The team found a gene variation that causes a severe childhood-onset neurodegenerative disorder that has never before been described.

This new brain disorder is different from other chronic neuroinflammation implicated in other neurodegenerative conditions such as Alzheimer’s disease, Parkinson’s disease, and frontotemporal dementia.

The study is published in the American Journal of Human Genetics. One author is Associate Professor Sue White.

In the study, the team examined six children from four families with the gene variant who had a similar degenerative condition, the cause of which was unlocked by genomic testing.

The children started with normal or mild developmental delay, and the onset of seizures started within the first year of life.

All had severe and progressive developmental regression following a seizure.

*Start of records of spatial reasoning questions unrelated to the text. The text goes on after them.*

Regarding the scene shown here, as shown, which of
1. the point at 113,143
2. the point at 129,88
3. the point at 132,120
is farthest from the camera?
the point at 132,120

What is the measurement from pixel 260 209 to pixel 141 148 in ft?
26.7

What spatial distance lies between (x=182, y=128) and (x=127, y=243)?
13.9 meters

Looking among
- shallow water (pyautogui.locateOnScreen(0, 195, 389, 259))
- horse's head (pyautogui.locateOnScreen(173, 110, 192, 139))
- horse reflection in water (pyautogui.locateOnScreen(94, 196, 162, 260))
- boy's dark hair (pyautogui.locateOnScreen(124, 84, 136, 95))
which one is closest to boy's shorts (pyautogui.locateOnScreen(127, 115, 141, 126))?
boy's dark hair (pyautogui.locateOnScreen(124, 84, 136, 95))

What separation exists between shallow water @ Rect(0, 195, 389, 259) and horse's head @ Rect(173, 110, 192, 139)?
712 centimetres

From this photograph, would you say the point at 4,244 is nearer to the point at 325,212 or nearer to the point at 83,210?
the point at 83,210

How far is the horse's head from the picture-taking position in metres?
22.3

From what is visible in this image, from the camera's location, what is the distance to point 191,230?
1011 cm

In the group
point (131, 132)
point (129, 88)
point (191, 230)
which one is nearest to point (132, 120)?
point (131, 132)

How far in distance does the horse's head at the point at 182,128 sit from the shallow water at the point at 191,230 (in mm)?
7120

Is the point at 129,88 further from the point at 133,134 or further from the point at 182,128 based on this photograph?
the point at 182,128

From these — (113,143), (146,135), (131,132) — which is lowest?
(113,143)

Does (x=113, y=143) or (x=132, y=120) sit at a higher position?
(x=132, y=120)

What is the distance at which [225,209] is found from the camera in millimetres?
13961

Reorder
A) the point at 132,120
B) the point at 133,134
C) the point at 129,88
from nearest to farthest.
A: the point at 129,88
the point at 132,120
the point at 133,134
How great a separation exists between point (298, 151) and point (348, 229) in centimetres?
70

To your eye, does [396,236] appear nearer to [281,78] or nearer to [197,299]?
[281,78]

The team says the disorder, with features suggestive of neuro-inflammation, appeared to require two copies of the defective gene, meaning both parents had to be carriers of one altered copy.

While the families do not report that their two families are directly related, they are presumed to be distantly related due to the overlap of their family histories, with common ancestors originating from the same town.

The researchers used advanced molecular techniques to dissect the likely cellular pathway affected by the mutation in the NRROS gene.

By inserting the gene into cells in the laboratory, they identified other molecules that NRROS interacts with.

These molecules are crucial for a number of brain cell functions, including adding the insulating layers around nerve fibers and producing brain immune cells.

In line with these laboratory findings, the study participants had neurodegenerative symptoms with difficult to control epilepsy, developmental regression, and delayed myelination.

The myelination process is vitally important to healthy central nervous system functioning, enabling nerve cells to transmit information faster and allows for more complex brain processes.

The outcomes of this research highlighted the power of new genomic sequencing technologies that had ended a diagnostic odyssey that for some families may take years.